_PROBLEM TO SOLVE_
Your task is to print all of the data word for word.

_DATASET_
☆ ☆ ☆ ☆ ☆

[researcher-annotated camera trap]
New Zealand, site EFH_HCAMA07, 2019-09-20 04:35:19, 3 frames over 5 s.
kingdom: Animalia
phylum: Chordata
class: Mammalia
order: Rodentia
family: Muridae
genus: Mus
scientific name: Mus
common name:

☆ ☆ ☆ ☆ ☆

_THE COMPLETED TASK_
[researcher-annotated camera trap]
New Zealand, site EFH_HCAMA07, 2019-09-20 04:35:19, 3 frames over 5 s.
kingdom: Animalia
phylum: Chordata
class: Mammalia
order: Rodentia
family: Muridae
genus: Mus
scientific name: Mus
common name:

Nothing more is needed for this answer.